*ABOUT THIS EXERCISE*. Pull every line containing "camera" from the listing below.

*SOURCE DATA*.

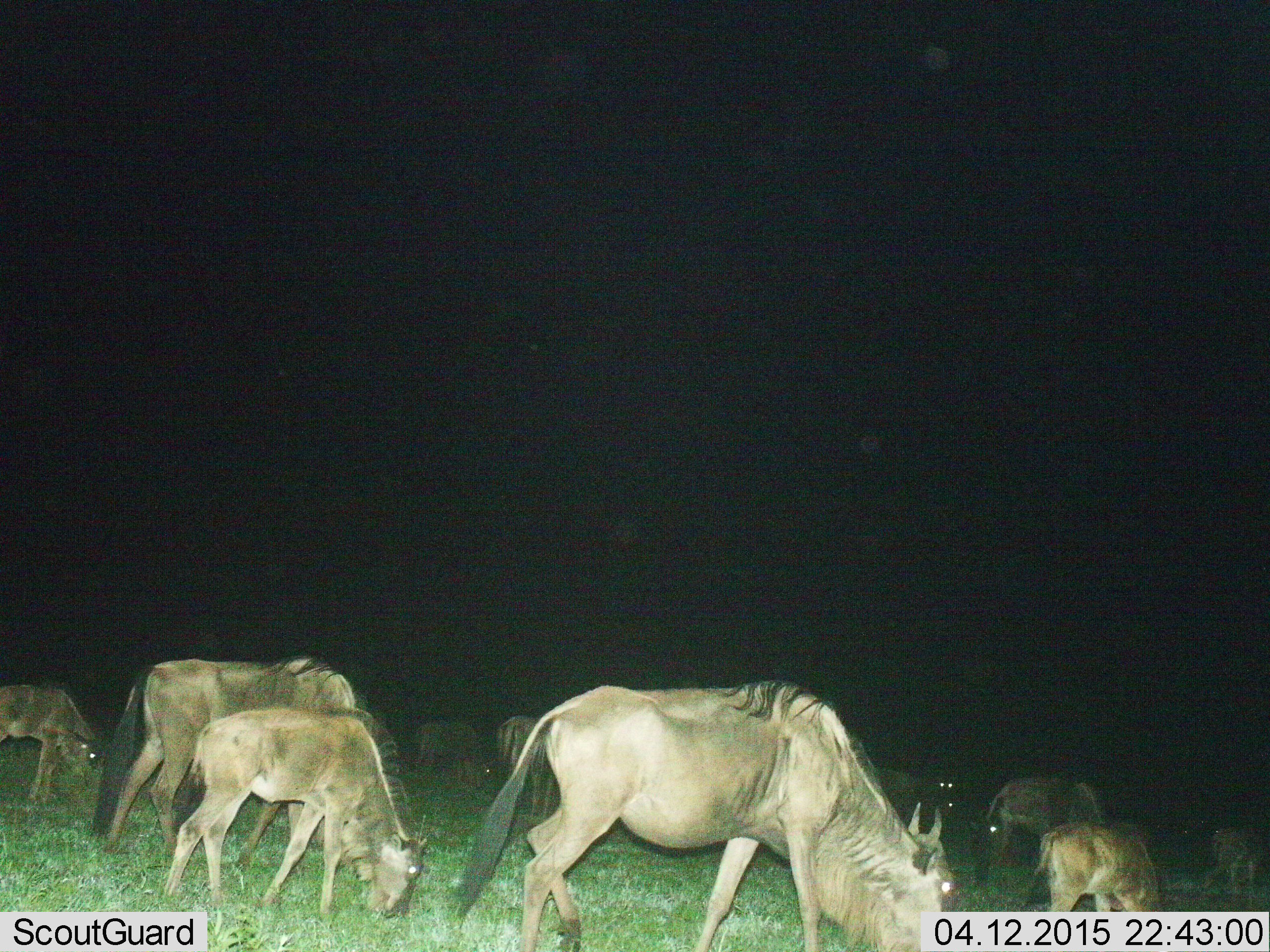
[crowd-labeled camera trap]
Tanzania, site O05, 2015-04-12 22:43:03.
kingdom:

* * *

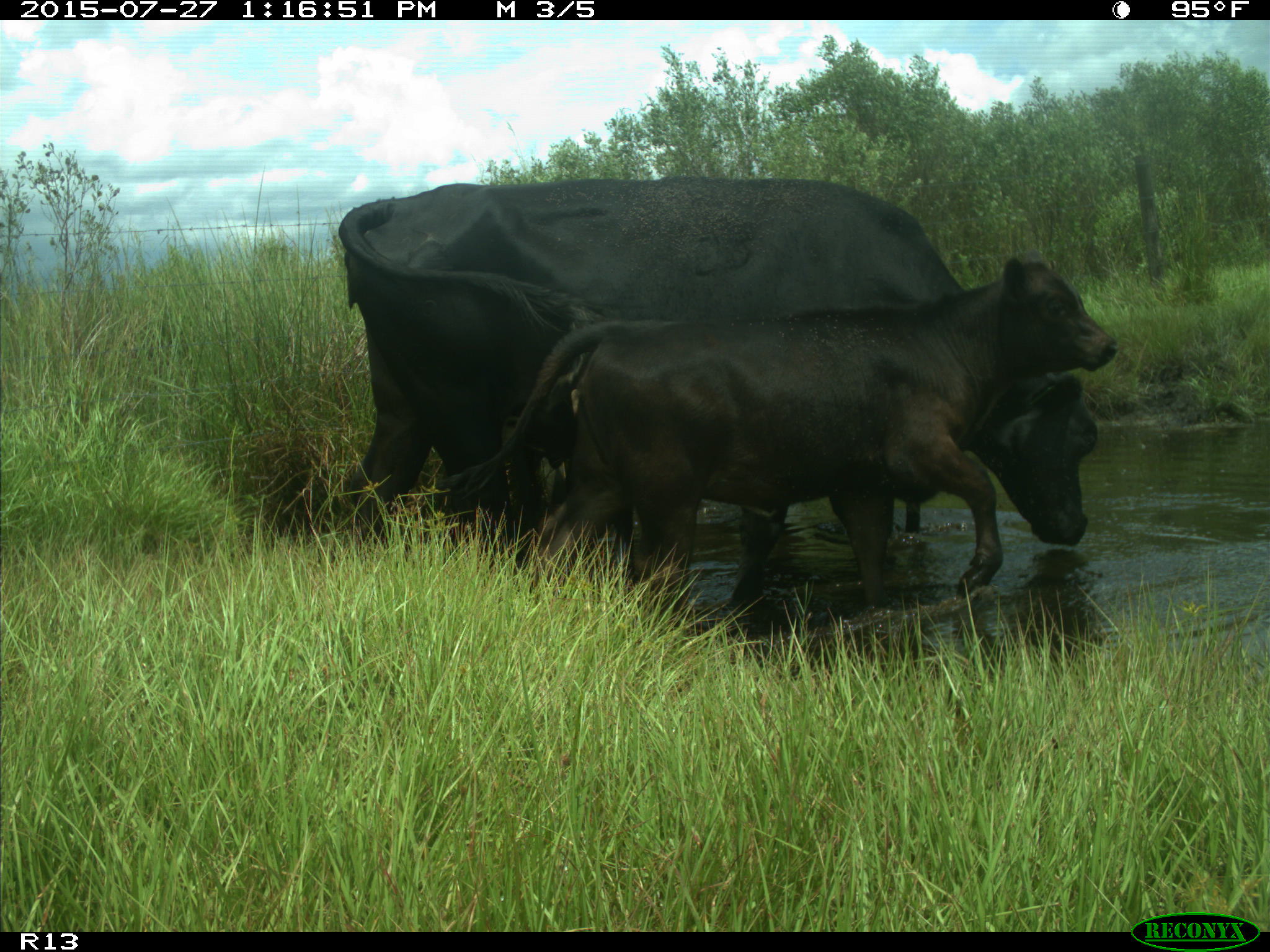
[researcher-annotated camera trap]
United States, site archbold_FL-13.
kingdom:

*TASK ANSWER*.
[crowd-labeled camera trap]
[researcher-annotated camera trap]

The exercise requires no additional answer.